19.A39. Certain categories of expenditure are expressly excluded from the ambit of the provisions outlined above:

  • (a) ships, railway rolling stock or road vehicles, or railway lines, roads, pipelines or other facilities used for the transportation of minerals (other than wholly within the mine site);
  • (b) buildings or other improvements in port facilities and other facilities for ships and port employees; and
  • (c) office buildings not on or adjacent to the site of mining operations.

Some of these items are depreciable in accordance with the normal depreciation provisions but others, particularly those items of expenditure under categories (b) and (c), are not deductible at all.

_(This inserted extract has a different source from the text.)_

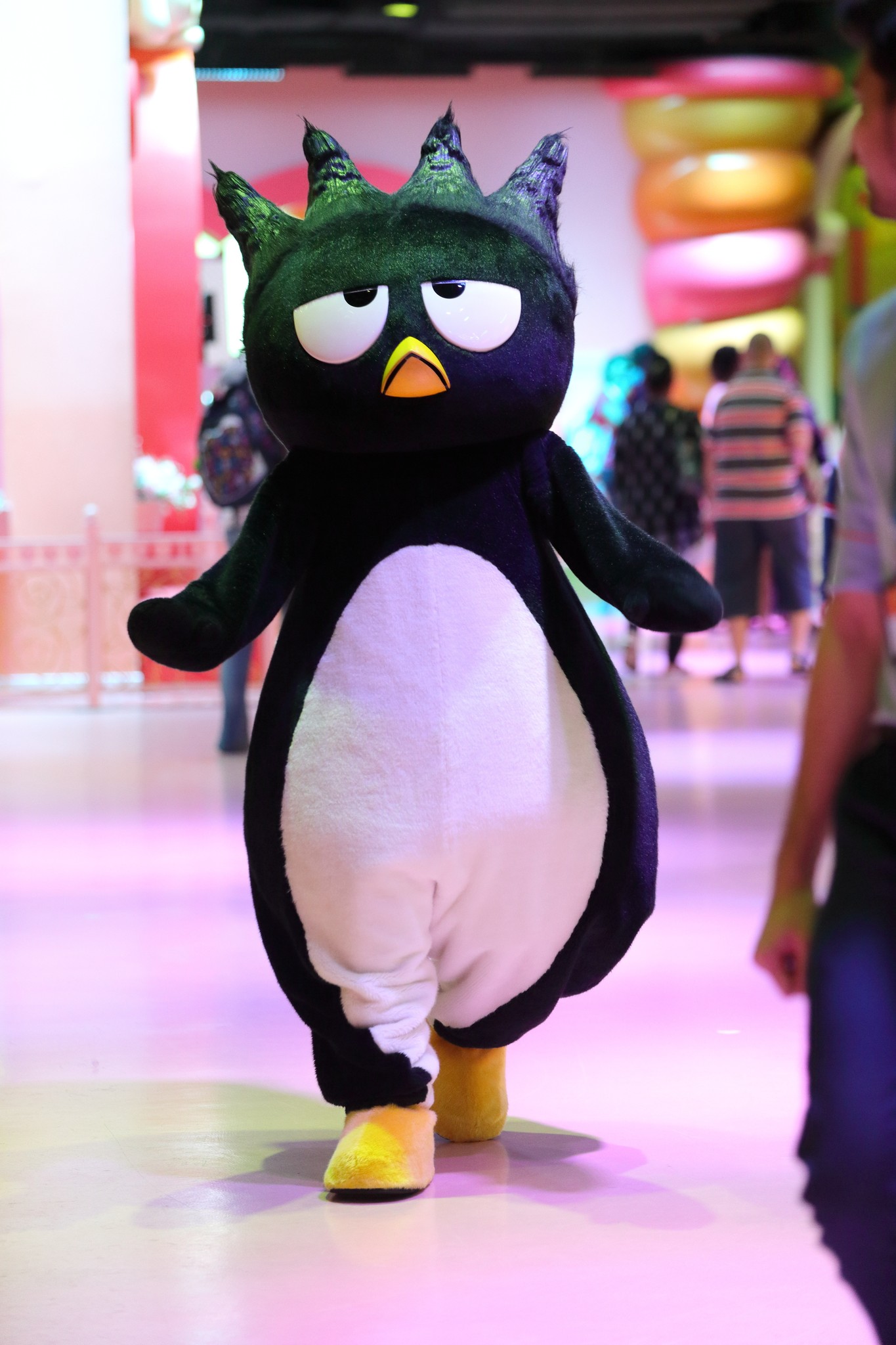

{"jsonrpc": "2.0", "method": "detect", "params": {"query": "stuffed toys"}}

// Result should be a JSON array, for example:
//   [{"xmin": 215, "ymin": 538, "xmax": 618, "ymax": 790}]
[{"xmin": 125, "ymin": 103, "xmax": 719, "ymax": 1196}]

19.A40. The amortisation deduction under section 122D is a manifestation of the recognition that the profits of a mining venture cannot be effectively gauged for accounting or tax purposes until provision has been made for the recoupment from profits of capital employed in the venture.

19.A41. Under section 122 (3), the taxpayer has a distinct ‘residual capital expenditure’ in respect of each mining property on which he carries on prescribed mining operations. The deduction allowed under section 122D may not exceed net assessable income unless the taxpayer so elects, thereby allowing himself access to the loss provisions under section 80.

19.A42. Railways, roads, pipelines. Division 10AAA provides for deductions to be allowed over a period of twenty years for capital expenditure incurred on certain facilities used primarily and principally to transport minerals or products of minerals mined in Australia or Papua New Guinea for the purpose of producing assessable income. These facilities are defined in section 123 (2).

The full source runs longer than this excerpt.